* _Records_:
** BEGIN **

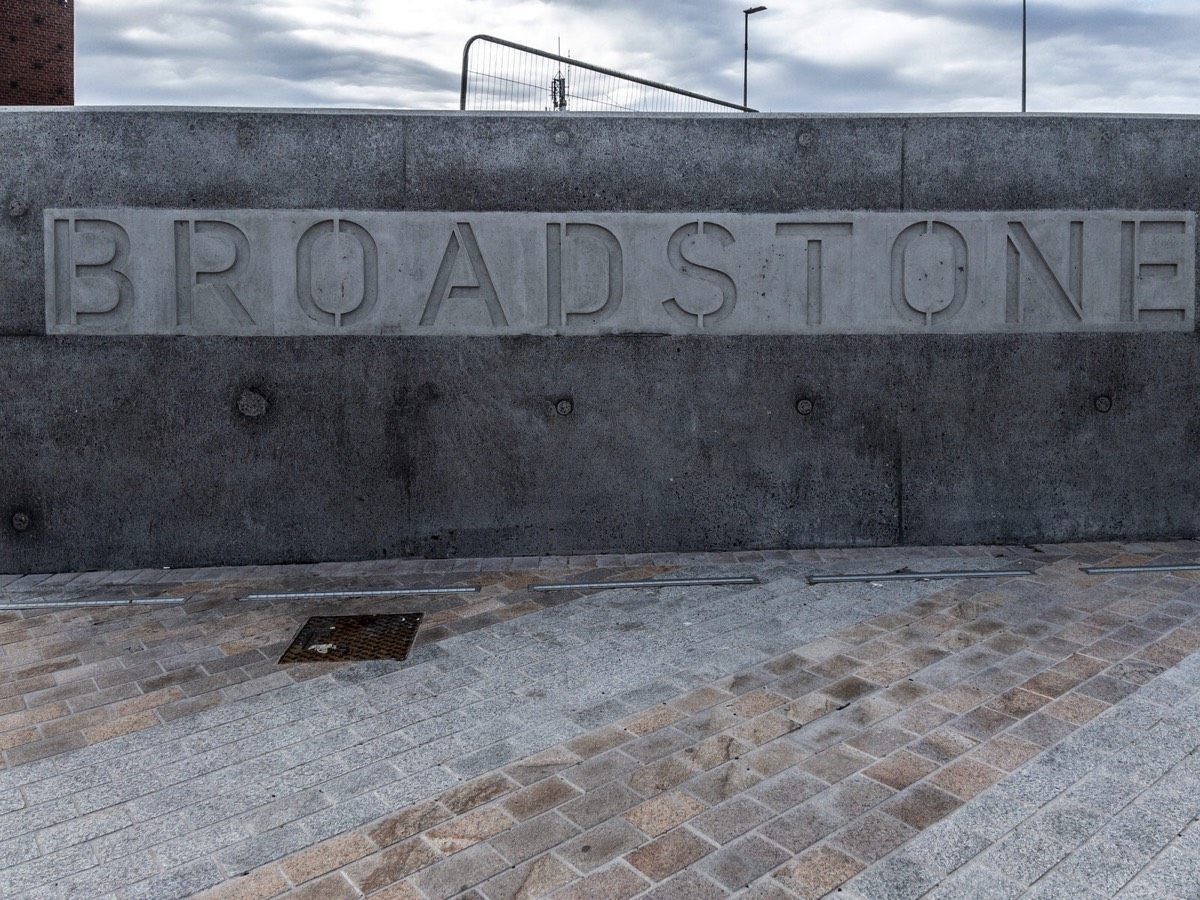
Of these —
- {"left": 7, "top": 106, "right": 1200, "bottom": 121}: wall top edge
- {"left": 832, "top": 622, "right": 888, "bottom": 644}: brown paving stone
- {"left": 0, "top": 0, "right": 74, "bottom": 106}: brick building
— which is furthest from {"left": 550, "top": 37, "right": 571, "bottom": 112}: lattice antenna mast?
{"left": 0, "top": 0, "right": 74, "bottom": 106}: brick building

** END **
** BEGIN **

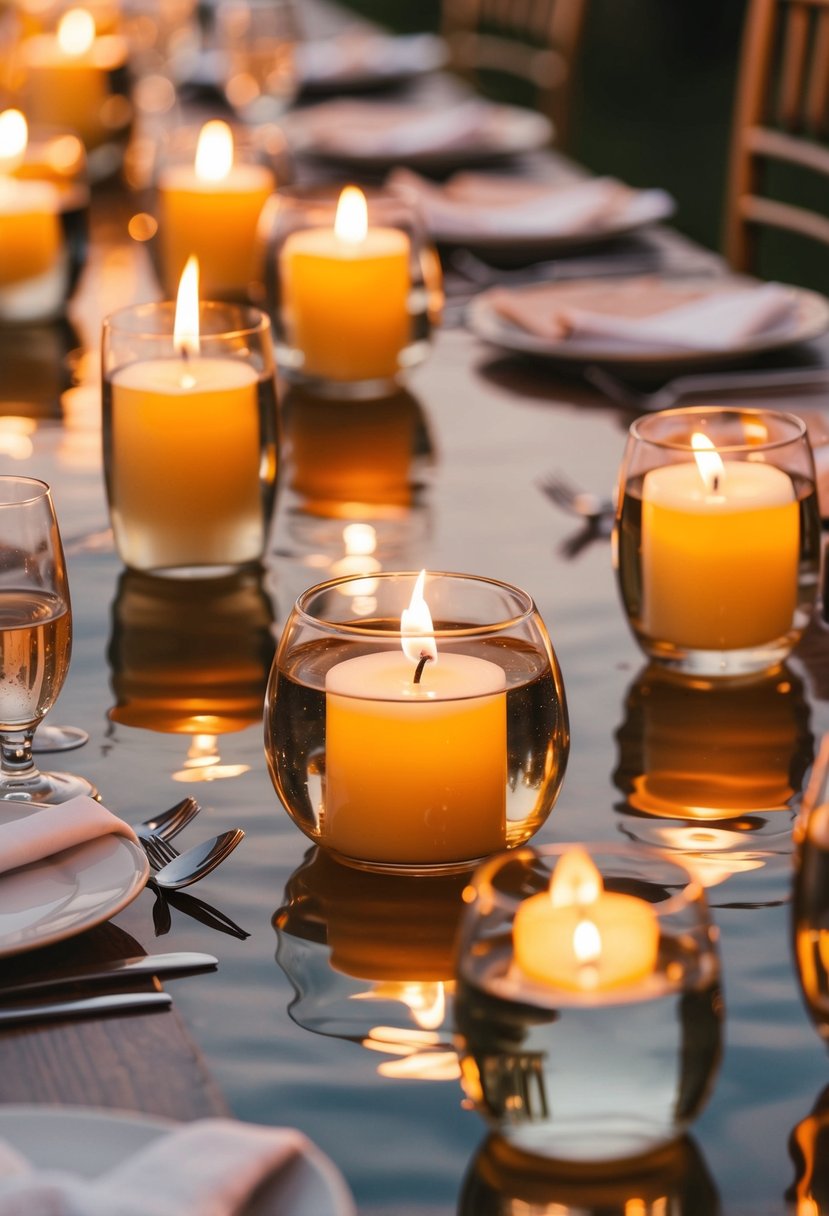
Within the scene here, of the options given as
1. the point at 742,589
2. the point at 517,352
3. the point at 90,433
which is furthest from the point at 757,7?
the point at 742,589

** END **

* _Work instructions_: Return each line above that contains the word "from".

* _Answer for this exercise_:
— which is furthest from {"left": 550, "top": 37, "right": 571, "bottom": 112}: lattice antenna mast?
which is furthest from the point at 757,7?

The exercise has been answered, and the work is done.